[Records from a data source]
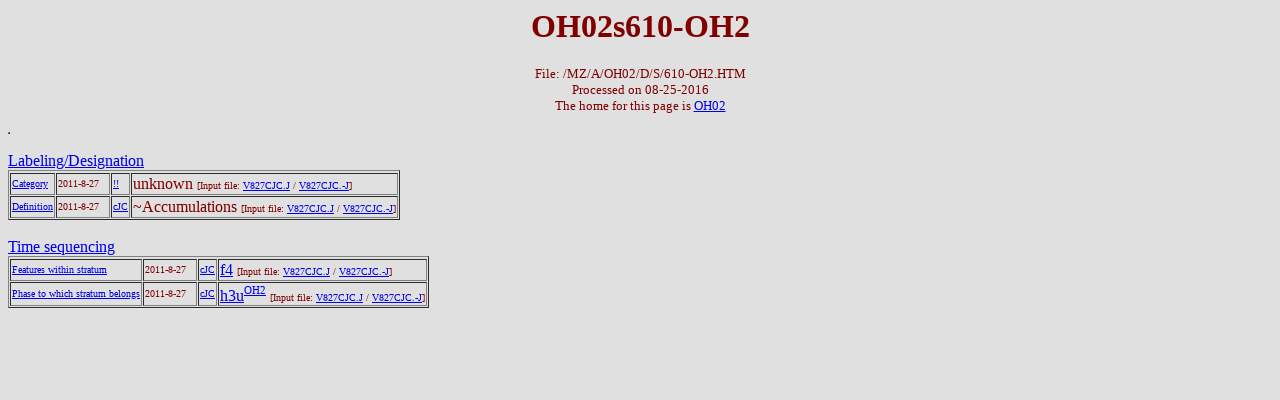

--- FILE ---
content_type: text/html
request_url: https://urkesh.org/MZ/A/OH02/D/S/610-OH2.HTM
body_size: 2329
content:
<HTML>
<HEAD>
<TITLE>OH02</TITLE>
<STYLE>
H1 {text-align: center}
H3 {text-align: center}
P {text align: justify}
BODY {background: #E0E0E0}
</STYLE>
</HEAD>
<BODY text="maroon" > 

<H1>OH02s610-OH2</H1>
<center><small>File: /MZ/A/OH02/D/S/610-OH2.HTM <BR>
Processed on 08-25-2016<BR>
The home for this page is <A HREF="/MZ/A/OH02/UGR/-frame.htm" target="blank">OH02</a></center></small><BR>
<Table border=1 cellspacing=1>
</TABLE>
</TABLE><BR>
<a Name=A>
<a href="/MZ/A/mz/texts/c1/main-rst.htm#A">Labeling/Designation</a>
<table Border=1 cellspacing=1>
<TR>
<TR>
<TD><a name=A20><FONT SIZE=1><a href="/MZ/A/mz/texts/c1/main-rst.htm#A20">Category</a></TD>
<TD width=50><FONT SIZE=1>2011-8-27</TD><TD><FONT SIZE=1><a href="/MZ/A/MZ/TEXTS/STAFF/!!.HTM">!!</a></TD>
<TD><FONT SIZE=3>unknown
<FONT SIZE=1> [Input file: <A HREF="/MZ/A/OH02/I/J/V827CJC.J">V827CJC.J</A> / <A HREF="/MZ/A/OH02/I/J/V827CJC.-J">V827CJC.-J</A>]
</TD>
</TR>
<TR>
<TD><a name=A21><FONT SIZE=1><a href="/MZ/A/mz/texts/c1/main-rst.htm#A21">Definition</a></TD>
<TD width=50><FONT SIZE=1>2011-8-27</TD><TD><FONT SIZE=1><a href="/MZ/A/MZ/TEXTS/STAFF/cJC.HTM">cJC</a></TD>
<TD><FONT SIZE=3>~Accumulations
<FONT SIZE=1> [Input file: <A HREF="/MZ/A/OH02/I/J/V827CJC.J">V827CJC.J</A> / <A HREF="/MZ/A/OH02/I/J/V827CJC.-J">V827CJC.-J</A>]
</TD>
</TR>
</TABLE>
</TABLE><BR>
<a Name=I>
<a href="/MZ/A/mz/texts/c1/main-rst.htm#I">Time sequencing</a>
<table Border=1 cellspacing=1>
<TR>
<TR>
<TD><a name=I02><FONT SIZE=1><a href="/MZ/A/mz/texts/c1/main-rst.htm#I2"><!-- I2. -->Features within stratum</a></TD>
<TD width=50><FONT SIZE=1>2011-8-27</TD><TD><FONT SIZE=1><a href="/MZ/A/MZ/TEXTS/STAFF/cJC.HTM">cJC</a></TD>
<TD><FONT SIZE=3><A HREF="/MZ/A/OH02/D/F/0004.HTM">f4</A>
<FONT SIZE=1> [Input file: <A HREF="/MZ/A/OH02/I/J/V827CJC.J">V827CJC.J</A> / <A HREF="/MZ/A/OH02/I/J/V827CJC.-J">V827CJC.-J</A>]
</TD>
</TR>
<TR>
<TD><a name=I03><FONT SIZE=1><a href="/MZ/A/mz/texts/c1/main-rst.htm#I"><!-- I3. -->Phase to which stratum belongs</a></TD>
<TD width=50><FONT SIZE=1>2011-8-27</TD><TD><FONT SIZE=1><a href="/MZ/A/MZ/TEXTS/STAFF/cJC.HTM">cJC</a></TD>
<TD><FONT SIZE=3><A HREF="/MZ/A/OH02/D/H/03u-OH2.HTM">h3u</A><A HREF="/MZ/A/MZ/TEXTS/S-SEQNCS/-OH2.HTM"><sup><small>OH2</small></sup></a>
<FONT SIZE=1> [Input file: <A HREF="/MZ/A/OH02/I/J/V827CJC.J">V827CJC.J</A> / <A HREF="/MZ/A/OH02/I/J/V827CJC.-J">V827CJC.-J</A>]
</TD>
</TR>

§ What the task requires: Scan the entries above for the line containing "content_type: text/html", and copy it and all lines after it exactly, down to and including the line containing "<TD><FONT SIZE=3>~Accumulations".

§ Task result:
content_type: text/html
request_url: https://urkesh.org/MZ/A/OH02/D/S/610-OH2.HTM
body_size: 2329
content:
<HTML>
<HEAD>
<TITLE>OH02</TITLE>
<STYLE>
H1 {text-align: center}
H3 {text-align: center}
P {text align: justify}
BODY {background: #E0E0E0}
</STYLE>
</HEAD>
<BODY text="maroon" > 

<H1>OH02s610-OH2</H1>
<center><small>File: /MZ/A/OH02/D/S/610-OH2.HTM <BR>
Processed on 08-25-2016<BR>
The home for this page is <A HREF="/MZ/A/OH02/UGR/-frame.htm" target="blank">OH02</a></center></small><BR>
<Table border=1 cellspacing=1>
</TABLE>
</TABLE><BR>
<a Name=A>
<a href="/MZ/A/mz/texts/c1/main-rst.htm#A">Labeling/Designation</a>
<table Border=1 cellspacing=1>
<TR>
<TR>
<TD><a name=A20><FONT SIZE=1><a href="/MZ/A/mz/texts/c1/main-rst.htm#A20">Category</a></TD>
<TD width=50><FONT SIZE=1>2011-8-27</TD><TD><FONT SIZE=1><a href="/MZ/A/MZ/TEXTS/STAFF/!!.HTM">!!</a></TD>
<TD><FONT SIZE=3>unknown
<FONT SIZE=1> [Input file: <A HREF="/MZ/A/OH02/I/J/V827CJC.J">V827CJC.J</A> / <A HREF="/MZ/A/OH02/I/J/V827CJC.-J">V827CJC.-J</A>]
</TD>
</TR>
<TR>
<TD><a name=A21><FONT SIZE=1><a href="/MZ/A/mz/texts/c1/main-rst.htm#A21">Definition</a></TD>
<TD width=50><FONT SIZE=1>2011-8-27</TD><TD><FONT SIZE=1><a href="/MZ/A/MZ/TEXTS/STAFF/cJC.HTM">cJC</a></TD>
<TD><FONT SIZE=3>~Accumulations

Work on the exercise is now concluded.